Quantum of penalty doubled for release of taxable goods and conveyance upon detention or seizure
Post amendment, detained or seized goods are to be released upon payment of penalty equal to 200% of the tax payable on such goods instead of 100% of the tax payable and there is no need to pay applicable tax under these proceedings. This amendment puts to rest the disputes pertaining to payment of tax twice for the same transaction in some cases such as transportation of tax paid goods, requirement to pay tax in correct GSTIN through GSTR-3B even after payment of tax in temporary ID etc. However, the provision needs to be tested before the courts on the ground of Constitutional validity considering liability to pay 200% penalty regardless of the nature of the dereliction.
Further, detention and seizure proceedings have been delinked from confiscation proceedings to make them operational independently.
Self-assessed tax in GSTR-1 which remains unpaid in GSTR-3B can be directly recovered without issuance of Show Cause Notice
It was brought to the notice of the GST Council that for a number of GSTINs, the GSTR-1 details are considerably larger than GSTR-3B. Furthermore, a lot of cases have been noticed where GSTR-1 has been filed without filing the corresponding GSTR-3B. Therefore, it has been proposed to clarify that scope of self-assessed tax shall include tax payable on outward supplies reported in GSTR-1 which remains unpaid in GSTR-3B. Such amount shall be directly liable to be recovered even without issuance of Show Cause Notice.

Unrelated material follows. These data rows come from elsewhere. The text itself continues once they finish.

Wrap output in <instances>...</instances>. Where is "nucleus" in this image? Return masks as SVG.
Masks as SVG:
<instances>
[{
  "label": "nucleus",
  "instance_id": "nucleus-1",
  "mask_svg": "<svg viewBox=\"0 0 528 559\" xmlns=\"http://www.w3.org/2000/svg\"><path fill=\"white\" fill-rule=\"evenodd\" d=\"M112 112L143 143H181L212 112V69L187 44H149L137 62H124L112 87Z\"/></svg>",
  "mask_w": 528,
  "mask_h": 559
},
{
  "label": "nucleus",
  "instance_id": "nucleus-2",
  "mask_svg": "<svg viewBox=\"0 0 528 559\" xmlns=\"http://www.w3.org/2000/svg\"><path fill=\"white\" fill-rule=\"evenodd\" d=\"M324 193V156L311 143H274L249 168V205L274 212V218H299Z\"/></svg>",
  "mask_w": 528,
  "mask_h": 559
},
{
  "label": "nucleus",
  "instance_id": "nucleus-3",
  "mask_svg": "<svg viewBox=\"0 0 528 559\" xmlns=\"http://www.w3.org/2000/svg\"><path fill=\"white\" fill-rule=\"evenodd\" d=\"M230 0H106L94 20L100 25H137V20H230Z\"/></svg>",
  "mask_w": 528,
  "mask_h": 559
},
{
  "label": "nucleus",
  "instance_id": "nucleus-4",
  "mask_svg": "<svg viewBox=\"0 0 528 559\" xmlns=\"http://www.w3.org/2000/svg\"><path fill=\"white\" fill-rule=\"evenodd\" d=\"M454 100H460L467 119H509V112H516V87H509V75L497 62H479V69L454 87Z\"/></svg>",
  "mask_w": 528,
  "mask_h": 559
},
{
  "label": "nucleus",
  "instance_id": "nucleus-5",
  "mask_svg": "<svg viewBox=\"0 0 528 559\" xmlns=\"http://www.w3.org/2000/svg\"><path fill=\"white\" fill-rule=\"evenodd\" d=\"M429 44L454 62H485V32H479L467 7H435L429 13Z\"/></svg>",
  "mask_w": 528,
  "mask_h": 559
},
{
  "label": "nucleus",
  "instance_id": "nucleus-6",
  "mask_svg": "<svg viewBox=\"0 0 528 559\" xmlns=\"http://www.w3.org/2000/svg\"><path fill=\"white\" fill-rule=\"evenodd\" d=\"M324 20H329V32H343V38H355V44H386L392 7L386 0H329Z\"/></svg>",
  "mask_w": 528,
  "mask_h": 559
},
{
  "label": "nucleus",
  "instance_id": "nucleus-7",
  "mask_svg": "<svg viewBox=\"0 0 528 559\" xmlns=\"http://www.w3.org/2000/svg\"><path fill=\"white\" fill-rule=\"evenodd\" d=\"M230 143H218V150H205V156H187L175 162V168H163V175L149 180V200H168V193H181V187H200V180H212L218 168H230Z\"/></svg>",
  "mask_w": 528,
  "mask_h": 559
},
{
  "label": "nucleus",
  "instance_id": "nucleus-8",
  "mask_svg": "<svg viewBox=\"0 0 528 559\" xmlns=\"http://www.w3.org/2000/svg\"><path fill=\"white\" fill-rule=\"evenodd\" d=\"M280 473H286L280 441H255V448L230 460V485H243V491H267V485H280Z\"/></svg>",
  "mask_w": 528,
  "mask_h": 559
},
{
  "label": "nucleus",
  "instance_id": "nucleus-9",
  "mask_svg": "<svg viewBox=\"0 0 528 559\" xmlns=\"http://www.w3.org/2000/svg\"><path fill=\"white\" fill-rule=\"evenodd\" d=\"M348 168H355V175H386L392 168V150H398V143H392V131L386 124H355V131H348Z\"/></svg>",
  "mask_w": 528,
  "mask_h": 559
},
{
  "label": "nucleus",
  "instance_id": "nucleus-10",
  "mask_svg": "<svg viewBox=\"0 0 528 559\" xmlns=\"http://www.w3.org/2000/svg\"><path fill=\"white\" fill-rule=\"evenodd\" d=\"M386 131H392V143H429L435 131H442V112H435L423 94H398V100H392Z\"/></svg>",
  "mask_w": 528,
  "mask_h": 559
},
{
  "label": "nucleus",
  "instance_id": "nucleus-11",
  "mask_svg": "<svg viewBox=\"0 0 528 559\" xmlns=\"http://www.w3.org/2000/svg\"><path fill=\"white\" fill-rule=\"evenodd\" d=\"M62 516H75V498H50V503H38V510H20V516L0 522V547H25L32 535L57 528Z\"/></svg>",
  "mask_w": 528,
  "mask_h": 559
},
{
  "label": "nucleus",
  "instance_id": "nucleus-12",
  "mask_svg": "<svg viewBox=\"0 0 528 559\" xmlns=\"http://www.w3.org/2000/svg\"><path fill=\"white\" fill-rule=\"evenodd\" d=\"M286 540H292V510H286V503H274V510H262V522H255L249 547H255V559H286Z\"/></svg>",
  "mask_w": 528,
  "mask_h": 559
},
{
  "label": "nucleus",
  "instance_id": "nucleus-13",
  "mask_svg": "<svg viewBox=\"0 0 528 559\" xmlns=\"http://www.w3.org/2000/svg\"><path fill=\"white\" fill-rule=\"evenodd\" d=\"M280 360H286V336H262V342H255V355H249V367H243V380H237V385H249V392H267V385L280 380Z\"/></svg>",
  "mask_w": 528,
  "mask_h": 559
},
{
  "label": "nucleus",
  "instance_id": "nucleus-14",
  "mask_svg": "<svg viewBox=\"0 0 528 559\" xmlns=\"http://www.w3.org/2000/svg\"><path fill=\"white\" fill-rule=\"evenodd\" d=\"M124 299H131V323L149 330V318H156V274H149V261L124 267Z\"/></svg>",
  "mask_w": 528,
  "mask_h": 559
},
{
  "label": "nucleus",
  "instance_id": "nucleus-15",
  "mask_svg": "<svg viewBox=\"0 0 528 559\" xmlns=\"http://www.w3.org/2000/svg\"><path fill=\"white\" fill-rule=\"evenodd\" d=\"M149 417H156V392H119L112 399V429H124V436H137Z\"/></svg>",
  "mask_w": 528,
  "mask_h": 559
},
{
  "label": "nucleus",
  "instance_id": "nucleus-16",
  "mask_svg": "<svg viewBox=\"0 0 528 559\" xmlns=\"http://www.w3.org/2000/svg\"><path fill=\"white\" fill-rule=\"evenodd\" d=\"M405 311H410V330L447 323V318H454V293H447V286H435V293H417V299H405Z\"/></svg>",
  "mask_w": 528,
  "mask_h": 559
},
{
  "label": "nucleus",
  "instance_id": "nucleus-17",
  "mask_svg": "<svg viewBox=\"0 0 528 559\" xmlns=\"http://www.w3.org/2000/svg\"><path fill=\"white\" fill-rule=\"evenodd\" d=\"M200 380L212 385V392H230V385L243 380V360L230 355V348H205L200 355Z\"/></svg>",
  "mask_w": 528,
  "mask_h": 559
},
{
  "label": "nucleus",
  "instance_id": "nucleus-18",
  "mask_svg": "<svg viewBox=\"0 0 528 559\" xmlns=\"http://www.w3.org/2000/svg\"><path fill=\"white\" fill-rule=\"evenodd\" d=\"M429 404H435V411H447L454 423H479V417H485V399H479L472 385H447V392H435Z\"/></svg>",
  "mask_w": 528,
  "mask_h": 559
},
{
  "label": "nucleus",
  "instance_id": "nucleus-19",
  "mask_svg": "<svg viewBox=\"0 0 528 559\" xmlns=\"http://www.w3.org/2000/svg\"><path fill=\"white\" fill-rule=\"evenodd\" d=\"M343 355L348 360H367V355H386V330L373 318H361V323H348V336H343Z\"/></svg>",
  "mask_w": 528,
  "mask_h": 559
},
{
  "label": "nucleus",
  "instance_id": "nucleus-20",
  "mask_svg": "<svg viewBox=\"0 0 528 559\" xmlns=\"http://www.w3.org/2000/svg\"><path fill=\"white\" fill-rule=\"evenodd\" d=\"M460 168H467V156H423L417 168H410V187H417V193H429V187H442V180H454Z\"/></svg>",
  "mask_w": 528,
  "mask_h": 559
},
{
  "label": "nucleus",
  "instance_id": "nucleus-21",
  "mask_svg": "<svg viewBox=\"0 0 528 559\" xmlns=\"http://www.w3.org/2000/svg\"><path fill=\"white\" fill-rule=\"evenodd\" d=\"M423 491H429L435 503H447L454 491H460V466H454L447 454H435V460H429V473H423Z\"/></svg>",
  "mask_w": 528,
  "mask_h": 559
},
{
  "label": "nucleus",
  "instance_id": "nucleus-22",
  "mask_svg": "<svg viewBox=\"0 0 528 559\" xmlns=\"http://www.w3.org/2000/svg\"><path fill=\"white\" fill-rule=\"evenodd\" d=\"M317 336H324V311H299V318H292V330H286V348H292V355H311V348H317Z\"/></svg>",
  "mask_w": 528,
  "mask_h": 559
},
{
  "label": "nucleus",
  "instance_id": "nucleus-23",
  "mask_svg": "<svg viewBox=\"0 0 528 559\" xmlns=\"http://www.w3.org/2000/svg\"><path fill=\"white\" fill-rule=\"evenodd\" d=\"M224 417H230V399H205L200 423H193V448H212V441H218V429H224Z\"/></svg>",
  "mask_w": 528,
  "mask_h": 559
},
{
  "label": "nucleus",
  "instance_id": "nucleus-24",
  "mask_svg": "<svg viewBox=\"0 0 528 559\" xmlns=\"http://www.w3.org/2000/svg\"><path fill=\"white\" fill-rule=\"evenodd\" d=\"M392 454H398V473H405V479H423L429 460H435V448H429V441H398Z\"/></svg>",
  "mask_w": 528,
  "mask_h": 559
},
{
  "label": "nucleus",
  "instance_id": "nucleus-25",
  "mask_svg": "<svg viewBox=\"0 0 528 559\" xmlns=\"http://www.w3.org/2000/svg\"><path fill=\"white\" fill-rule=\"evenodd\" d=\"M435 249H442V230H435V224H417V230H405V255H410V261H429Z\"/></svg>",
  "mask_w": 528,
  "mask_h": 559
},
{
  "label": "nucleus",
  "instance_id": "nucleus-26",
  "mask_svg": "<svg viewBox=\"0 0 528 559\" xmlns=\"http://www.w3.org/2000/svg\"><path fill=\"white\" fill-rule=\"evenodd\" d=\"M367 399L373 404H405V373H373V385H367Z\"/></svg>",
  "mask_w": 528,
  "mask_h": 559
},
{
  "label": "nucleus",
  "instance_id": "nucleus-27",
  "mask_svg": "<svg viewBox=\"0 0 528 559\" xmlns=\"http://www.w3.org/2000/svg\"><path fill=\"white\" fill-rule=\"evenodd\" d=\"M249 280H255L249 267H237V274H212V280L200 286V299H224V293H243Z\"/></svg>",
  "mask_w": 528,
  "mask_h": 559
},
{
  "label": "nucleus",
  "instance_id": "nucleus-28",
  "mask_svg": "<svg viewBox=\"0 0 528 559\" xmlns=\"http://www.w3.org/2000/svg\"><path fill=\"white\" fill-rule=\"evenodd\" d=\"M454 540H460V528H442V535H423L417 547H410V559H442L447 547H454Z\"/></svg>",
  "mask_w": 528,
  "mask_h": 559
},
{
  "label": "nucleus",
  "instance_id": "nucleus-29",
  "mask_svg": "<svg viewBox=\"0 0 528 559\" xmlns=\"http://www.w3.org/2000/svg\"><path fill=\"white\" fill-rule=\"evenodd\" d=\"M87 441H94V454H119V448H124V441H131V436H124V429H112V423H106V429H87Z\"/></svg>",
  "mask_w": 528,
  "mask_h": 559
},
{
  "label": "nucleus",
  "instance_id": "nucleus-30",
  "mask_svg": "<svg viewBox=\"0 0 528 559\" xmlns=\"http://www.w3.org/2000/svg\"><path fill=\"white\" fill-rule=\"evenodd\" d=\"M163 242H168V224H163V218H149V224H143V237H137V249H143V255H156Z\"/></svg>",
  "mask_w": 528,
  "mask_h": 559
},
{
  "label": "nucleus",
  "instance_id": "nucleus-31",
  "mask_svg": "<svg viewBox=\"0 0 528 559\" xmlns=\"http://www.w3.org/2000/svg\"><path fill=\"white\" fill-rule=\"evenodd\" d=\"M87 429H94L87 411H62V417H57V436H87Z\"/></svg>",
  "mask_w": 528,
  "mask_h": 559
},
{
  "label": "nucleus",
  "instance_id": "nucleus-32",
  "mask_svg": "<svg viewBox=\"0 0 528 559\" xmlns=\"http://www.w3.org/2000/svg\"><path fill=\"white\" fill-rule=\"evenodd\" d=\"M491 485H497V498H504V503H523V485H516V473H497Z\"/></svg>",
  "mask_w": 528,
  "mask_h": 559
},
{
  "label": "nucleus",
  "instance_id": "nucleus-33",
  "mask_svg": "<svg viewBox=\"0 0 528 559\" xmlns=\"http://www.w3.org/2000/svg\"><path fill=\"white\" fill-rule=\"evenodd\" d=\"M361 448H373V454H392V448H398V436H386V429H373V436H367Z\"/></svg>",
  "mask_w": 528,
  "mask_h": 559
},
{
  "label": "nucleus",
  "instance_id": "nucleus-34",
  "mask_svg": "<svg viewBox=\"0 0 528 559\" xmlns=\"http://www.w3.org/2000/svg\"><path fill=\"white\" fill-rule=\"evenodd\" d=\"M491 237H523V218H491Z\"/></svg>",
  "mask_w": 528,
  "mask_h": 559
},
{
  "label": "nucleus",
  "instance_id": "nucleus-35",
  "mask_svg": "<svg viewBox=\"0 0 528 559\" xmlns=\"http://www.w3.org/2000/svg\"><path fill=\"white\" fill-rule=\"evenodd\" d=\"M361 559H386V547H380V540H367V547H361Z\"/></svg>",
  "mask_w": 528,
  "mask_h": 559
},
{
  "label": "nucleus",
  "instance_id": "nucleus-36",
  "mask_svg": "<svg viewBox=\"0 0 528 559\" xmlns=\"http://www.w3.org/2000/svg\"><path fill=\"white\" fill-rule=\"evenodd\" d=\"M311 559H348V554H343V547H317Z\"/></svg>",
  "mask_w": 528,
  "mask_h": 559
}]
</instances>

However, the proposed amendment would put even the genuine taxpayers into trouble for the reason that difference between GSTR-1 and GSTR-3B can occur on account of various genuine reasons as well unintentional reporting errors.
Scope of provisional attachment widened
For protecting the interest of revenue, the budget has proposed for provisional attachment of property, including bank account belonging even to those persons at whose instance the subject transaction has been carried and who has been benefitted out of transaction. Earlier the provisional attachment was applicable only in respect property, including bank account belonging to taxable persons.
Further, provisional attachment can be made after initiation of specified proceedings such as inspection, search, seizure etc. The requirement of pendency of any proceedings is no more a precondition for provisional attachment.
Also, the scope has been widened by allowing provisional attachment even after scrutiny of returns.
TRADE FACILITATION MEASURES
Removal of requirement of GST Audit and reconciliation statement by professionals
GST has been criticized for multiple compliances that prove challenging for taxpayers, especially for small and medium-sized businesses. The budget has proposed to remove the mandatory requirement of furnishing audited annual accounts and reconciliation statement for registered persons having turnover more than specified threshold. Filing of the annual return including reconciliation statement shall be done on a self-certification basis.
It may be noted that the proposed amendment shall come into effect from a date to be notified later. For Financial Year 2019-20, the existing provisions shall continue.
Interest on Net Cash Liability
Finance (No.2) Act, 2019 inserted provision stating that interest is leviable only on that portion of output liability which is discharged by way of cash. Now that provision has been proposed to be given a retrospective effect from 1st July 2017.
Therefore, the hallmark of the 2021 budget is enlarging the powers of tax authorities. The only expectation is that the same is not misused by them against genuine taxpayers.
(Surbhi Premi is the Joint Director at Lakshmikumaran & Sridharan Attorneys. The views expressed are the author’s own.)